# Negative Bench Press



## Detroit_4_Life (Jun 30, 2006)

Doing negatives on the flat bench (Down on 5 count, Assist on up), for those of you that know what these are, are they even worth doing? Because i've heard different from so many different people i would like to know what you guys think. The weight training coach at our school said they were good for strength improvement.


----------



## BiggNStronger (Jun 30, 2006)

there good everynow and then....just for a change


----------



## CowPimp (Jul 1, 2006)

Supramaximal negatives are certainly good for promoting strength gains, but you have to use them sparingly as they are very stressful on the nervous system.


----------



## Mudge (Jul 1, 2006)

For rare useage, not frequently at all. I dont do them at all though, only times I have done them was on failed max attempts. 

3-board presses and rack lockouts are the only fancy work for me right now.


----------



## Seanp156 (Jul 1, 2006)

Mudge said:
			
		

> For rare useage, not frequently at all. I dont do them at all though, only times I have done them was on failed max attempts.
> 
> 3-board presses and rack lockouts are the only fancy work for me right now.

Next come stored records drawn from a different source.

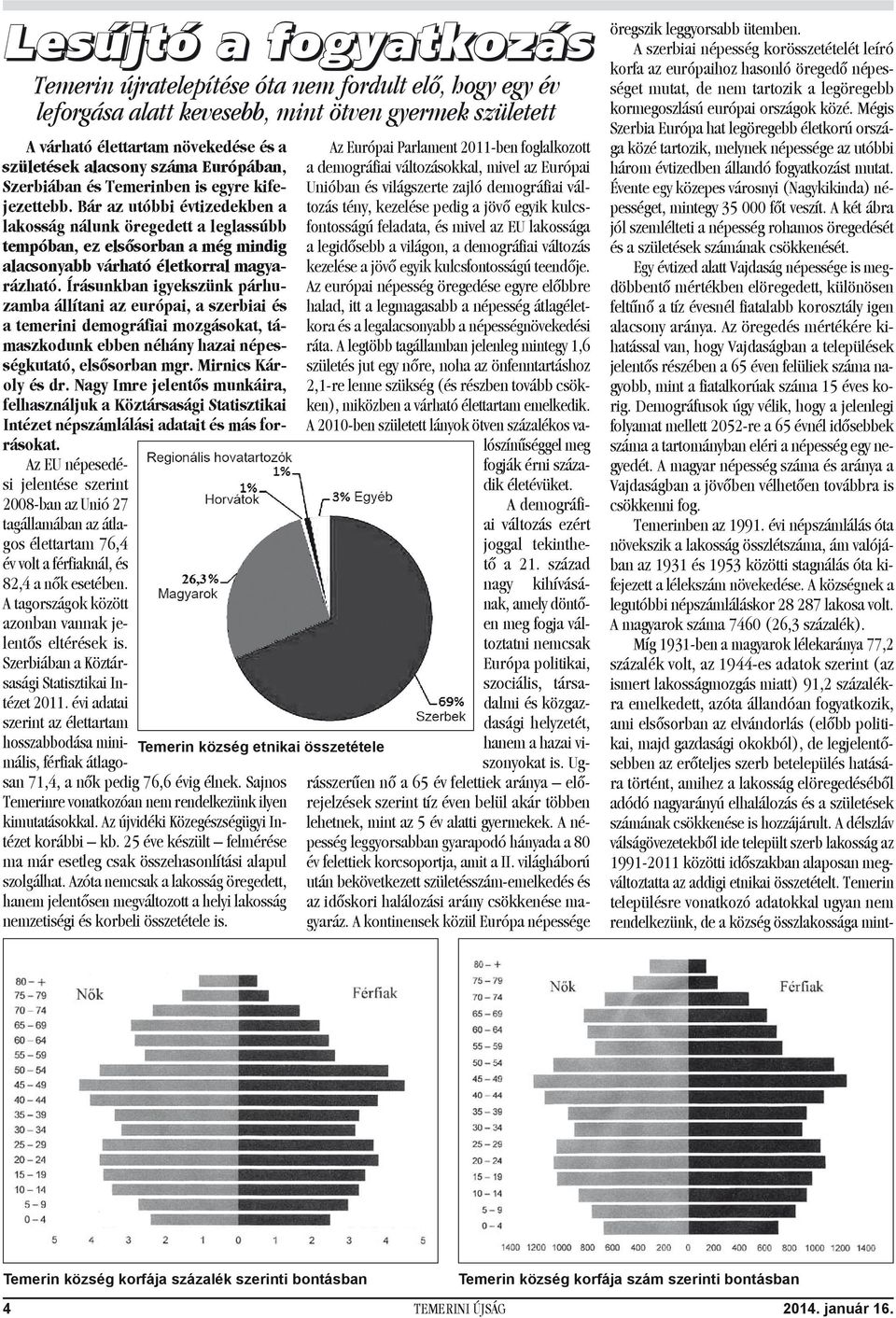 Bár az utóbbi évtizedekben a lakosság nálunk öregedett a leglassúbb tempóban, ez elsősorban a még mindig alacsonyabb várható életkorral magyarázható.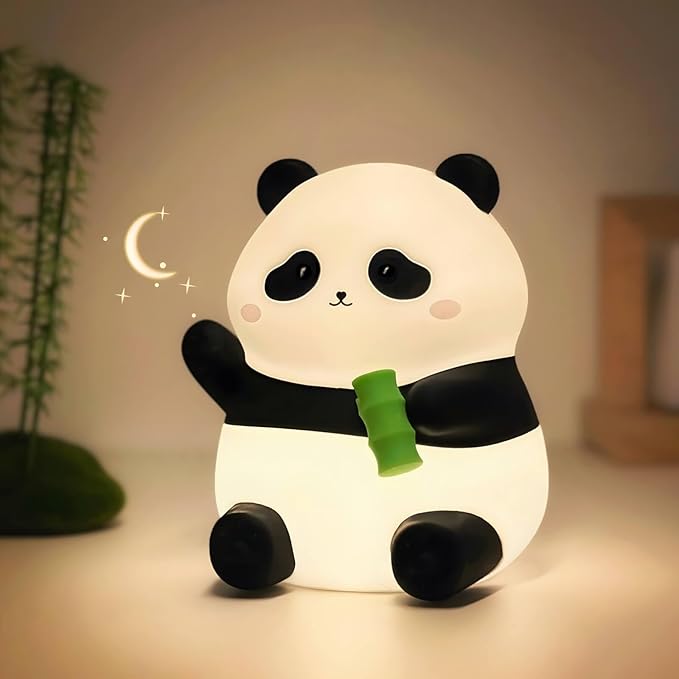 Panda Night Light Squishy, 50Hrs Battery Kids Nightlight, Tap Control 2 Brightness, 30Min Auto-Off, Rechargeable Bedside Lamp for Nursery Toddlers, [Easter Gifts]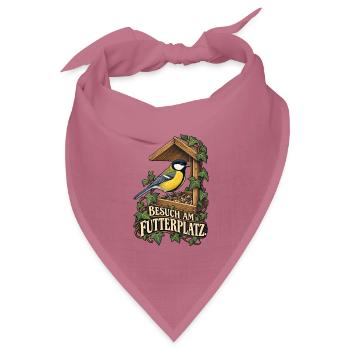 Kohlmeise - Besuch am Futterplatz Vogel - Bandana Dreieckstuch - Mauve - Vorne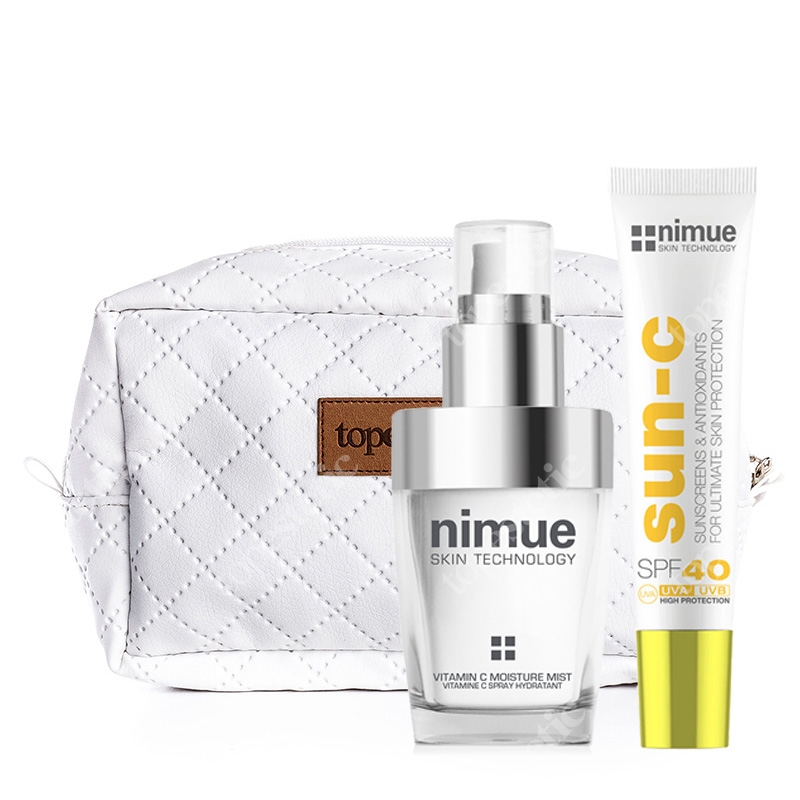 Nimue Vitamin C Moisture Mist + Sun C Sunscreen SPF 40 + Kosmetyczka ZESTAW Mgiełka z witaminą C 60 ml + Krem przeciwsłoneczny 20 ml + Biała, pikowana kosmetyczka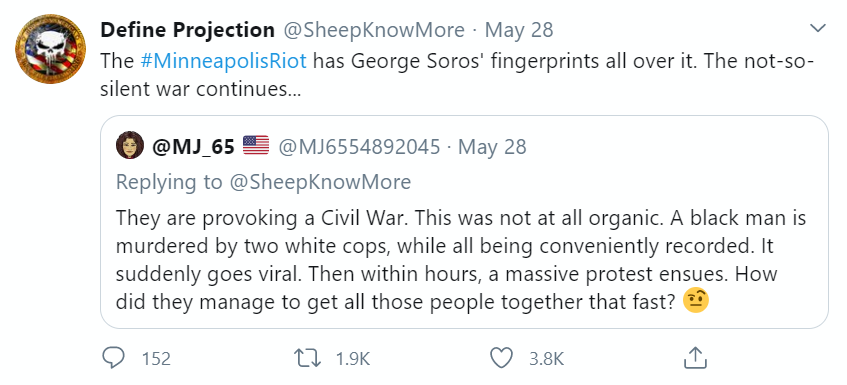 A group of "Soamlis" paid by Mr Soros were in Minneapolis. "Civil war" on behalf of Mr Soros. George Floyd's death was a "Soros-sanctioned hit". We've seen all of these conspiracy theories about Mr Soros before...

Is your shoulder feeling good enough for heavy pressing again?


----------



## Mudge (Jul 1, 2006)

I've been fine for flat pressing for awhile now, although I have brought my grip in 1 finger as a minimum. I just avoid things that bother my shoulder.

It was around 3 months that I had to avoid flat benching to let myself heal, then at that point I started out light with nothing heavier than 2 plates, and worked my way up.


----------



## Detroit_4_Life (Jul 1, 2006)

CowPimp said:
			
		

> Supramaximal negatives are certainly good for promoting strength gains, but you have to use them sparingly as they are very stressful on the nervous system.



Thanks for that, i was just introduced to them last monday and i was wondering how often i should do them, because just like maximal effort training is not suppose to be done alot due to the toll it takes on your body, i was thinking negatives could be the same thing.


----------



## CowPimp (Jul 1, 2006)

Detroit_4_Life said:
			
		

> Thanks for that, i was just introduced to them last monday and i was wondering how often i should do them, because just like maximal effort training is not suppose to be done alot due to the toll it takes on your body, i was thinking negatives could be the same thing.



I would only do it maybe at the peak of a mesocycle, or maybe twice within a mesocycle.


----------